* begin *

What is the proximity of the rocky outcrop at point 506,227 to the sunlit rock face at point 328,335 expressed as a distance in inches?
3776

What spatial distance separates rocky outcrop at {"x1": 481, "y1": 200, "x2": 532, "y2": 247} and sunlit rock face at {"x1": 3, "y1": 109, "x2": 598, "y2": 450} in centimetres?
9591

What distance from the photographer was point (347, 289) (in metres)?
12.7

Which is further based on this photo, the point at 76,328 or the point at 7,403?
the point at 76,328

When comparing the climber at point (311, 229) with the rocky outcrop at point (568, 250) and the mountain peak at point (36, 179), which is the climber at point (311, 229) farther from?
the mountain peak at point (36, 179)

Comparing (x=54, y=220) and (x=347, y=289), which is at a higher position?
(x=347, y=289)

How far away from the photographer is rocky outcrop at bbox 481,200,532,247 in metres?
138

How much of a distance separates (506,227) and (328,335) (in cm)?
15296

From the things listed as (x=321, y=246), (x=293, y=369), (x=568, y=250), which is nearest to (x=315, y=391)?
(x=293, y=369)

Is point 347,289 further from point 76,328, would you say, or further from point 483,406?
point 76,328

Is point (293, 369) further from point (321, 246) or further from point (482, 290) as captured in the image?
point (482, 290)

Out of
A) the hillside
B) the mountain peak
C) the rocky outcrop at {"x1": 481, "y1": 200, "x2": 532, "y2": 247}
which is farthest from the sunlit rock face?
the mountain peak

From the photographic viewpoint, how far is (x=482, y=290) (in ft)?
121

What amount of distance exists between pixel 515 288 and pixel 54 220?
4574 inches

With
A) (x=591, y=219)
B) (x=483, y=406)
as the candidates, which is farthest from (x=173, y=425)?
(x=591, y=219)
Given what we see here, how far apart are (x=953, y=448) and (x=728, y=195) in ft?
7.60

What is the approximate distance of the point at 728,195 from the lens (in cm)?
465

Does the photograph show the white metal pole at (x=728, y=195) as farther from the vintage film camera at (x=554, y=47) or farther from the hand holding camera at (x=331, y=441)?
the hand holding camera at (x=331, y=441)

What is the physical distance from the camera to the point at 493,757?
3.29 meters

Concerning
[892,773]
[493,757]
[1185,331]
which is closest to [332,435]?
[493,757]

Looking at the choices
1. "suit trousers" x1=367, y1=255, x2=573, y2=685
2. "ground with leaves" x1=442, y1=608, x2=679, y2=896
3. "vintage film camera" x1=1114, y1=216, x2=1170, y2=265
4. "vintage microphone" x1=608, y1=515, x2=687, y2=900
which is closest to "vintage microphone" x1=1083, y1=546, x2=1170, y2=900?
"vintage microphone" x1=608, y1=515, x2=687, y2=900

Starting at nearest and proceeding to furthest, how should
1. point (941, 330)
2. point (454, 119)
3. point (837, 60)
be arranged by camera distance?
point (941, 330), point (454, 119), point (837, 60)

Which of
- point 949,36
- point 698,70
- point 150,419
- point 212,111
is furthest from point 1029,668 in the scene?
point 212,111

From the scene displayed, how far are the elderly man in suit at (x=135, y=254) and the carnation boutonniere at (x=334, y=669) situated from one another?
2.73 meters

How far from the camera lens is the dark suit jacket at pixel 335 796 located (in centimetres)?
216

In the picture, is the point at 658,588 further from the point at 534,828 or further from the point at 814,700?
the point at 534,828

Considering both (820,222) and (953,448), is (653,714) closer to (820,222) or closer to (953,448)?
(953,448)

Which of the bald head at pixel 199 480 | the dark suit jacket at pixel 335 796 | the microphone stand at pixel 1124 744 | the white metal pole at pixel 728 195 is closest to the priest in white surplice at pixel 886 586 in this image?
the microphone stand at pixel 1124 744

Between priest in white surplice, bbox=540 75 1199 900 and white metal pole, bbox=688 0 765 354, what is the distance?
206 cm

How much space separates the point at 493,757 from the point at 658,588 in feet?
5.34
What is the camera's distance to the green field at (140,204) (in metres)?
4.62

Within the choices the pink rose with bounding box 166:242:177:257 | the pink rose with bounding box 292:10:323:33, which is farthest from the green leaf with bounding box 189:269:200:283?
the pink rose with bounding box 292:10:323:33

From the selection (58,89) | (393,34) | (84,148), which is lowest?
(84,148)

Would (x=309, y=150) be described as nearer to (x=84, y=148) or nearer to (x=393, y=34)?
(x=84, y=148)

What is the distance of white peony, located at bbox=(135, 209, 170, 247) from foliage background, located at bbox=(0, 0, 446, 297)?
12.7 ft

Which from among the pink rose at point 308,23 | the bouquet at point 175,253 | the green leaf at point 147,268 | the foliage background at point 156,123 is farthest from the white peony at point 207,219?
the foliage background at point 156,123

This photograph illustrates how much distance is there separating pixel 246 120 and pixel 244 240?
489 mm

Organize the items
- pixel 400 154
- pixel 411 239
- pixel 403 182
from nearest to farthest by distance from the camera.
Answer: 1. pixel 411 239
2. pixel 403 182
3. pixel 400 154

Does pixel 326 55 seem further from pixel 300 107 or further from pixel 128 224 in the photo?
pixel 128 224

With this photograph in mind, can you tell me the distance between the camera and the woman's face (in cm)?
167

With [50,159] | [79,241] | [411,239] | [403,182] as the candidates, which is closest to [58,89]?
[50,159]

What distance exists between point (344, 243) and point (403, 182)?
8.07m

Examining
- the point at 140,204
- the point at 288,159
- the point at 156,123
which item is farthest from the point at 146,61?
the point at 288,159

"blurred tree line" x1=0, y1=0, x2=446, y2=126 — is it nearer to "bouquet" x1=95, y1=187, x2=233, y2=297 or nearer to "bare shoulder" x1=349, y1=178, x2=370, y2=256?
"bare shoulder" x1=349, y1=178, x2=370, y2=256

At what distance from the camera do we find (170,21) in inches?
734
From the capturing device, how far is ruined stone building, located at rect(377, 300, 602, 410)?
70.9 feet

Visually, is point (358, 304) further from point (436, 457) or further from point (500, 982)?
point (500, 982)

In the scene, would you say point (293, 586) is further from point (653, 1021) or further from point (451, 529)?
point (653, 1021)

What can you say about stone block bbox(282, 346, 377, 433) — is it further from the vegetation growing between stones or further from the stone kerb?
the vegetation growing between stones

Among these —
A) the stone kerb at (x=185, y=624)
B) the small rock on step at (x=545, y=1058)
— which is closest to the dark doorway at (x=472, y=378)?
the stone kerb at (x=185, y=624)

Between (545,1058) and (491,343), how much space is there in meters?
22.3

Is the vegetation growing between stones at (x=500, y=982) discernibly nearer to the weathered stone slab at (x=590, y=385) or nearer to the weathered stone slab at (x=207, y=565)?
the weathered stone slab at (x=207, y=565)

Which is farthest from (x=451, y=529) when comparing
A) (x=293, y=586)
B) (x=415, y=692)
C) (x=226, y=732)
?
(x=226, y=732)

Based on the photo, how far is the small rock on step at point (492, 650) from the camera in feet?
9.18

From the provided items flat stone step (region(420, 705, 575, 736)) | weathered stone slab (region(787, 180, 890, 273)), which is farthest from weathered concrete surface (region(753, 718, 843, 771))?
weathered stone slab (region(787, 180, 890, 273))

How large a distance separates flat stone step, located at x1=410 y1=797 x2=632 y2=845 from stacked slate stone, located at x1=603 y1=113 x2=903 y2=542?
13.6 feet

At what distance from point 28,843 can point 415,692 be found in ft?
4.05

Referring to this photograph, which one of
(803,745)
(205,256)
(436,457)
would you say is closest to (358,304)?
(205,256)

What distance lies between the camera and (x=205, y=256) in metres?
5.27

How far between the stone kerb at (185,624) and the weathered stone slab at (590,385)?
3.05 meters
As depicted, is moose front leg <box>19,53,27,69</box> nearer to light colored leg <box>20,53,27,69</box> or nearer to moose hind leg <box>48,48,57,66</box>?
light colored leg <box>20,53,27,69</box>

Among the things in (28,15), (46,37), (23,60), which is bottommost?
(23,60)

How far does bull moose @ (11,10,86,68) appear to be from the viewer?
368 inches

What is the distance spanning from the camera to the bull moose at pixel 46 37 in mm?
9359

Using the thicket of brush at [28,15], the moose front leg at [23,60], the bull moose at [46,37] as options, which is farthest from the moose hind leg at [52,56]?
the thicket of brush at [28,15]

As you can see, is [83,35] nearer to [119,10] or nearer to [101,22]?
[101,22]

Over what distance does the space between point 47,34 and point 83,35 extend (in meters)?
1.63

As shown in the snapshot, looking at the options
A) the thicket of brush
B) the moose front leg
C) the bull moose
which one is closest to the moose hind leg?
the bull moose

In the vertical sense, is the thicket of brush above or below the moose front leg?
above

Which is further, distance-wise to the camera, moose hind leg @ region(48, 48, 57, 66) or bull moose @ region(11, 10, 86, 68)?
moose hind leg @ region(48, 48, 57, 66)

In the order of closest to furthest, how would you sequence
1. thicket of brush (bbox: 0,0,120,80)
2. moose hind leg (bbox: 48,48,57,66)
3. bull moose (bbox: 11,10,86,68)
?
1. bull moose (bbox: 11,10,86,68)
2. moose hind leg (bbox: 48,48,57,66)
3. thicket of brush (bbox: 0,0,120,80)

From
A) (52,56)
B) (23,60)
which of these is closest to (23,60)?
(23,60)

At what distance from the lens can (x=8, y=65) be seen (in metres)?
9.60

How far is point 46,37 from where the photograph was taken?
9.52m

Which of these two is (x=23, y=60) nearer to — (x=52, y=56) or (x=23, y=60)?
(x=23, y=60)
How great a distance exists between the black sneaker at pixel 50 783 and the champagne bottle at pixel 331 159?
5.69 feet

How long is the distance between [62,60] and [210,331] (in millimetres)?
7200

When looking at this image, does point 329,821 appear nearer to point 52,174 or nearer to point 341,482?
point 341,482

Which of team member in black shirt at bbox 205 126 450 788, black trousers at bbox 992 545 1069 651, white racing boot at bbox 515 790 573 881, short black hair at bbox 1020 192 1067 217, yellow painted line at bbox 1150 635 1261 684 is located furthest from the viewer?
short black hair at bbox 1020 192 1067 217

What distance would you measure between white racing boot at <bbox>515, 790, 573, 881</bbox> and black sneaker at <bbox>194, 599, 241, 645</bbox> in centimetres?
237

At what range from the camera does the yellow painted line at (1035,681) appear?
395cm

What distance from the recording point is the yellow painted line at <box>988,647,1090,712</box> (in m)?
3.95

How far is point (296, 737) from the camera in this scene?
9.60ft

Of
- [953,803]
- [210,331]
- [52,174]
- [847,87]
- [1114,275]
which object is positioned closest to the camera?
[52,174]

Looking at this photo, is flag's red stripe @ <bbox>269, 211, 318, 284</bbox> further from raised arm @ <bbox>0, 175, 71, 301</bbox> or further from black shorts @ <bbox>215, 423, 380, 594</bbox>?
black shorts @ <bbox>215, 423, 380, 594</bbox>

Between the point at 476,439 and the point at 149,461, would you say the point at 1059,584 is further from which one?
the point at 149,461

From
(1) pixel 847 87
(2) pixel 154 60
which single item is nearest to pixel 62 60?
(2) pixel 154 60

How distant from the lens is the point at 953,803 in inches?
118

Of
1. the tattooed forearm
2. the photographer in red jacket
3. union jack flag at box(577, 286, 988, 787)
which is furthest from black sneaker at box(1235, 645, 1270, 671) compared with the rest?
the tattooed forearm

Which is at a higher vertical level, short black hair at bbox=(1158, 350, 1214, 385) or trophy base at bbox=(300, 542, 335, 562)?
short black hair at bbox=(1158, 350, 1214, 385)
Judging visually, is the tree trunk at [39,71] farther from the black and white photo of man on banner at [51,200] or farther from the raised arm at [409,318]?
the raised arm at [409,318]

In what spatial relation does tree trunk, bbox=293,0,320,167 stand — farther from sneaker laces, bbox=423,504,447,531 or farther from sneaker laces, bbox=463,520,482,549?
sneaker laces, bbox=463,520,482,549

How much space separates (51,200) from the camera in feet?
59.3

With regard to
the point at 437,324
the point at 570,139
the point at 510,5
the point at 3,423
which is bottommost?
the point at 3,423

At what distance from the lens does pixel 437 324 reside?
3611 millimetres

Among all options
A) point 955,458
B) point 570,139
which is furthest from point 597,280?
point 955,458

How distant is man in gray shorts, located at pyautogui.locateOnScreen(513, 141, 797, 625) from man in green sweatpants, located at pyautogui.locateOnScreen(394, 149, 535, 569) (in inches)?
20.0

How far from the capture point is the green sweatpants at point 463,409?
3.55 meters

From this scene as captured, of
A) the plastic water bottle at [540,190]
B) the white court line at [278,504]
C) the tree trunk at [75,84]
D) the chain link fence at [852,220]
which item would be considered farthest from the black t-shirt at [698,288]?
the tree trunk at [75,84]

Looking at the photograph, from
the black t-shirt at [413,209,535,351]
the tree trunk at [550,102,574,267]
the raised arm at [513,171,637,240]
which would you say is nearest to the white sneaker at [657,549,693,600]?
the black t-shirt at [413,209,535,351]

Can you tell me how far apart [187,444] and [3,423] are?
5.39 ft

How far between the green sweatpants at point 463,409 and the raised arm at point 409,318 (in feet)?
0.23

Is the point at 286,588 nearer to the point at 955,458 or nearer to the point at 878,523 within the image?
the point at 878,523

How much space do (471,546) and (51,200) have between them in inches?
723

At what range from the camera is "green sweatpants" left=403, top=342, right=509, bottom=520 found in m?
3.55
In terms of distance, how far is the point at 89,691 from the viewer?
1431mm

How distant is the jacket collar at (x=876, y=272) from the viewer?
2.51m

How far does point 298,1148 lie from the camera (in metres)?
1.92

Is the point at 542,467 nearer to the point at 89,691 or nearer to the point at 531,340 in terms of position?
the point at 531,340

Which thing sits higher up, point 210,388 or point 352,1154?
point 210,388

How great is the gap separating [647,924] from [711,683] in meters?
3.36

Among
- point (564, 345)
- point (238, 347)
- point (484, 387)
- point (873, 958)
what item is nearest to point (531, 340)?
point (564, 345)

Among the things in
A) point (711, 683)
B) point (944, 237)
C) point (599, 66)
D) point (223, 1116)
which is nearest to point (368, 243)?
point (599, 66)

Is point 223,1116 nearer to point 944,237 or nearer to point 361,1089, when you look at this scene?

* end *

Beginning with the line that contains "In terms of distance, how", quote each line exactly through the last line of the entries above, and nothing beyond them.

● TASK OUTPUT:
In terms of distance, how far is the point at 89,691 from the viewer?
1431mm

How distant is the jacket collar at (x=876, y=272) from the viewer?
2.51m

How far does point 298,1148 lie from the camera (in metres)?
1.92

Is the point at 542,467 nearer to the point at 89,691 or nearer to the point at 531,340 in terms of position?
the point at 531,340

Which thing sits higher up, point 210,388 or point 352,1154?
point 210,388

How great is the gap separating [647,924] from [711,683] in meters?
3.36

Among
- point (564, 345)
- point (238, 347)
- point (484, 387)
- point (873, 958)
what item is nearest to point (531, 340)?
point (564, 345)

Among the things in
A) point (711, 683)
B) point (944, 237)
C) point (599, 66)
D) point (223, 1116)
which is nearest to point (368, 243)?
point (599, 66)

Is point 223,1116 nearer to point 944,237 or nearer to point 361,1089, when you look at this scene?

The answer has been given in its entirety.